### What to produce
Every record, from first to last, should be retyped word for word.

### Extracted data
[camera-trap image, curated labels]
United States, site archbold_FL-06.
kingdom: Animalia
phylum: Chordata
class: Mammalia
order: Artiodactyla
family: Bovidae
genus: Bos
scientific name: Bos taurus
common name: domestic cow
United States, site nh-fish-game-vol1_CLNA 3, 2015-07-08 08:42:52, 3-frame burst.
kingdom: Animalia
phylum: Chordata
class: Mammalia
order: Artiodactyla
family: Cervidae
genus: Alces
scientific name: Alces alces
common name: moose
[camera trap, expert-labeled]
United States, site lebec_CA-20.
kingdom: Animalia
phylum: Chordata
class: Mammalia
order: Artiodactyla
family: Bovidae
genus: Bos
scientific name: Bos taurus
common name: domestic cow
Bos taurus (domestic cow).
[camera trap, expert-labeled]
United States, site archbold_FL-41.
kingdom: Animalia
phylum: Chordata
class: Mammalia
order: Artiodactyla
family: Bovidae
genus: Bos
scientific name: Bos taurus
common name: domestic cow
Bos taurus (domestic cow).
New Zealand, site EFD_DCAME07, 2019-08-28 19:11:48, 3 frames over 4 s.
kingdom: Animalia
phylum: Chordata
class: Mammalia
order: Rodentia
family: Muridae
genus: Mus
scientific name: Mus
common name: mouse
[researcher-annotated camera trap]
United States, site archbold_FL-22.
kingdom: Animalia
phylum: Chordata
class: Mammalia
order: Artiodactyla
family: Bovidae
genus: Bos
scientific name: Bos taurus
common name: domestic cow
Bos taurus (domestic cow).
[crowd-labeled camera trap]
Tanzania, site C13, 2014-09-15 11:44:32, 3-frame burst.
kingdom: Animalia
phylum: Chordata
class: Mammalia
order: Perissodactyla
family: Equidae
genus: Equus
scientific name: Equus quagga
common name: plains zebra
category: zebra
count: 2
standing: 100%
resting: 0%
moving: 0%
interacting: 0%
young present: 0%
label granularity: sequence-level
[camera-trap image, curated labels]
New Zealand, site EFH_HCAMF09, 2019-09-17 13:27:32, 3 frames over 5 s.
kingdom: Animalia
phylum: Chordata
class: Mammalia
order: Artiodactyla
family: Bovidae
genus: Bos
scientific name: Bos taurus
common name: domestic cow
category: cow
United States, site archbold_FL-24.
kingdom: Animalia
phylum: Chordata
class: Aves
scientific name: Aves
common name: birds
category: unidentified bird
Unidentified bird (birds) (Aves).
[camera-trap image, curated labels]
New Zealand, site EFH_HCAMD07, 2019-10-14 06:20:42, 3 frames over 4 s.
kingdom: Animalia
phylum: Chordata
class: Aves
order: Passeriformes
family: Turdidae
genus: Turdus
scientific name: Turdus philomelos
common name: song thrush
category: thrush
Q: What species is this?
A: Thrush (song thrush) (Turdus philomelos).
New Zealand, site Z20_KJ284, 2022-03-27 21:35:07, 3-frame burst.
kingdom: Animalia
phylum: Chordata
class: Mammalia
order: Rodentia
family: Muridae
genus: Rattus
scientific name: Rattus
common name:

### Your solution
[camera-trap image, curated labels]
United States, site archbold_FL-06.
kingdom: Animalia
phylum: Chordata
class: Mammalia
order: Artiodactyla
family: Bovidae
genus: Bos
scientific name: Bos taurus
common name: domestic cow
United States, site nh-fish-game-vol1_CLNA 3, 2015-07-08 08:42:52, 3-frame burst.
kingdom: Animalia
phylum: Chordata
class: Mammalia
order: Artiodactyla
family: Cervidae
genus: Alces
scientific name: Alces alces
common name: moose
[camera trap, expert-labeled]
United States, site lebec_CA-20.
kingdom: Animalia
phylum: Chordata
class: Mammalia
order: Artiodactyla
family: Bovidae
genus: Bos
scientific name: Bos taurus
common name: domestic cow
Bos taurus (domestic cow).
[camera trap, expert-labeled]
United States, site archbold_FL-41.
kingdom: Animalia
phylum: Chordata
class: Mammalia
order: Artiodactyla
family: Bovidae
genus: Bos
scientific name: Bos taurus
common name: domestic cow
Bos taurus (domestic cow).
New Zealand, site EFD_DCAME07, 2019-08-28 19:11:48, 3 frames over 4 s.
kingdom: Animalia
phylum: Chordata
class: Mammalia
order: Rodentia
family: Muridae
genus: Mus
scientific name: Mus
common name: mouse
[researcher-annotated camera trap]
United States, site archbold_FL-22.
kingdom: Animalia
phylum: Chordata
class: Mammalia
order: Artiodactyla
family: Bovidae
genus: Bos
scientific name: Bos taurus
common name: domestic cow
Bos taurus (domestic cow).
[crowd-labeled camera trap]
Tanzania, site C13, 2014-09-15 11:44:32, 3-frame burst.
kingdom: Animalia
phylum: Chordata
class: Mammalia
order: Perissodactyla
family: Equidae
genus: Equus
scientific name: Equus quagga
common name: plains zebra
category: zebra
count: 2
standing: 100%
resting: 0%
moving: 0%
interacting: 0%
young present: 0%
label granularity: sequence-level
[camera-trap image, curated labels]
New Zealand, site EFH_HCAMF09, 2019-09-17 13:27:32, 3 frames over 5 s.
kingdom: Animalia
phylum: Chordata
class: Mammalia
order: Artiodactyla
family: Bovidae
genus: Bos
scientific name: Bos taurus
common name: domestic cow
category: cow
United States, site archbold_FL-24.
kingdom: Animalia
phylum: Chordata
class: Aves
scientific name: Aves
common name: birds
category: unidentified bird
Unidentified bird (birds) (Aves).
[camera-trap image, curated labels]
New Zealand, site EFH_HCAMD07, 2019-10-14 06:20:42, 3 frames over 4 s.
kingdom: Animalia
phylum: Chordata
class: Aves
order: Passeriformes
family: Turdidae
genus: Turdus
scientific name: Turdus philomelos
common name: song thrush
category: thrush
Q: What species is this?
A: Thrush (song thrush) (Turdus philomelos).
New Zealand, site Z20_KJ284, 2022-03-27 21:35:07, 3-frame burst.
kingdom: Animalia
phylum: Chordata
class: Mammalia
order: Rodentia
family: Muridae
genus: Rattus
scientific name: Rattus
common name:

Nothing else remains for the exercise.